■ **Exercise requirements**: Can you arrange the data, from the line containing "What distance is" through the end, as a JSON list of strings with one string per line and no blank lines?

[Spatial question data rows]

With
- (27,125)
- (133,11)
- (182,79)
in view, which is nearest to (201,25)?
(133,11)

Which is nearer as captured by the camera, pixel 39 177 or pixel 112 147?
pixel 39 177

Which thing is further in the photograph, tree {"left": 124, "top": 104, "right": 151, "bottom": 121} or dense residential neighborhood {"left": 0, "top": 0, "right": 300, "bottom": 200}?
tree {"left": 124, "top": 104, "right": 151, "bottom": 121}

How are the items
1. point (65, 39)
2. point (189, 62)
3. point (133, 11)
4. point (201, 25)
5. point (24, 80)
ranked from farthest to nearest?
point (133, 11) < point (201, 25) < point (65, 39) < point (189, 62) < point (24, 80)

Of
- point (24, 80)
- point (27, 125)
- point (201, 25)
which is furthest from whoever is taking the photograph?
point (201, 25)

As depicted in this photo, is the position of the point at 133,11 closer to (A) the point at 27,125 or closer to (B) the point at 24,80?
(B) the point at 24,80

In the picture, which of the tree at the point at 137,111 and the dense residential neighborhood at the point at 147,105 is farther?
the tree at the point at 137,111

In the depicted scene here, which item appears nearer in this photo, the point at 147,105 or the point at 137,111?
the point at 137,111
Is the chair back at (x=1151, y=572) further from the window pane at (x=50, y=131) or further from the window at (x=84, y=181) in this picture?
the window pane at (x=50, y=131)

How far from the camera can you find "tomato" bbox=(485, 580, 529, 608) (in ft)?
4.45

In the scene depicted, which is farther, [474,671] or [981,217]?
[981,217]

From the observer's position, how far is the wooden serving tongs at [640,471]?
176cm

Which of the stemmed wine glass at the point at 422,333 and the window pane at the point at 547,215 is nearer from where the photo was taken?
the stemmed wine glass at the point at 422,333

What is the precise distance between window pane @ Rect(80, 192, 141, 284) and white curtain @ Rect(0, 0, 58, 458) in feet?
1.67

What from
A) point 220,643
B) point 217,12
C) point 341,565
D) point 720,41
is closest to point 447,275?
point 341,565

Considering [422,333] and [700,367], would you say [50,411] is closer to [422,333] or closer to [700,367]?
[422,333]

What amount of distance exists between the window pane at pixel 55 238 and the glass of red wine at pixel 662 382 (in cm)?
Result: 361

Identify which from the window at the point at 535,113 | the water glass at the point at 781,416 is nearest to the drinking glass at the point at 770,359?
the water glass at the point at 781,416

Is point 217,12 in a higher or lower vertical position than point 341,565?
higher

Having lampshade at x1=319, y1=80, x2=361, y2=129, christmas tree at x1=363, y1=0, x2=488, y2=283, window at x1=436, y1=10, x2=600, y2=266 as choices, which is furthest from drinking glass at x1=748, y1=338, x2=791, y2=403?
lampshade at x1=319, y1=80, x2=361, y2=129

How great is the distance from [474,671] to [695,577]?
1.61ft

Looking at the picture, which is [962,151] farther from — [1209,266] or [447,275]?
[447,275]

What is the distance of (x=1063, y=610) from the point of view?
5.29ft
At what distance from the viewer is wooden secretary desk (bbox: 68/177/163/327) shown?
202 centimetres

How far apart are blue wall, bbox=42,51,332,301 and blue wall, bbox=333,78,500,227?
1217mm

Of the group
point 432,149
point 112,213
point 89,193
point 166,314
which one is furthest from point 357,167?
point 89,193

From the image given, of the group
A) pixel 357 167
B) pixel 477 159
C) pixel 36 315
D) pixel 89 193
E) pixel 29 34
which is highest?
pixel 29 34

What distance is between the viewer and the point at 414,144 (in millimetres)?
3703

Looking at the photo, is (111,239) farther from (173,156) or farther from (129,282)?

■ **Solution for this task**:
[
  "What distance is between the viewer and the point at 414,144 (in millimetres)?",
  "3703",
  "Looking at the photo, is (111,239) farther from (173,156) or farther from (129,282)?"
]